## Written exercise:
Reproduce every row below word for word, leaving out the pictures.

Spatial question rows
---
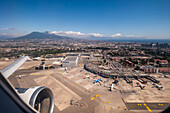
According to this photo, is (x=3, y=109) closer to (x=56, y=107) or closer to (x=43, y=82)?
(x=56, y=107)

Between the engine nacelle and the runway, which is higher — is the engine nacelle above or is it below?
above

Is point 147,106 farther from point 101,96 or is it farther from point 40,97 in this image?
point 40,97

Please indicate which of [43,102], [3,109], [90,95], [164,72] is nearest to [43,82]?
[90,95]

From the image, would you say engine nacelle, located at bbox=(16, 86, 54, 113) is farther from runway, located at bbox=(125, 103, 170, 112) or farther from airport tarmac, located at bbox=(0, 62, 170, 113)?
runway, located at bbox=(125, 103, 170, 112)

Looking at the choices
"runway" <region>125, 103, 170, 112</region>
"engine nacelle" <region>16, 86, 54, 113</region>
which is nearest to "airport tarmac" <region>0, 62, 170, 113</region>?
"runway" <region>125, 103, 170, 112</region>

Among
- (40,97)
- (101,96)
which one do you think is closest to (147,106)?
---
## Solution for this exercise:
According to this photo, is (x=3, y=109) closer to (x=56, y=107) or closer to (x=43, y=82)?
(x=56, y=107)

Between the engine nacelle and the runway, which is higher — is the engine nacelle above or is it below?
above

Is point 147,106 farther from point 101,96 or is it farther from point 40,97 in this image?
point 40,97

Please indicate which of [43,102], [3,109], [90,95], [164,72] is nearest to [43,82]?
[90,95]

From the image, would you say engine nacelle, located at bbox=(16, 86, 54, 113) is farther from runway, located at bbox=(125, 103, 170, 112) or farther from airport tarmac, located at bbox=(0, 62, 170, 113)?
runway, located at bbox=(125, 103, 170, 112)

Looking at the choices
"runway" <region>125, 103, 170, 112</region>
"engine nacelle" <region>16, 86, 54, 113</region>
which is nearest to "airport tarmac" <region>0, 62, 170, 113</region>?
"runway" <region>125, 103, 170, 112</region>

Among
- (40,97)
- (101,96)
which one do you think is closest to (147,106)?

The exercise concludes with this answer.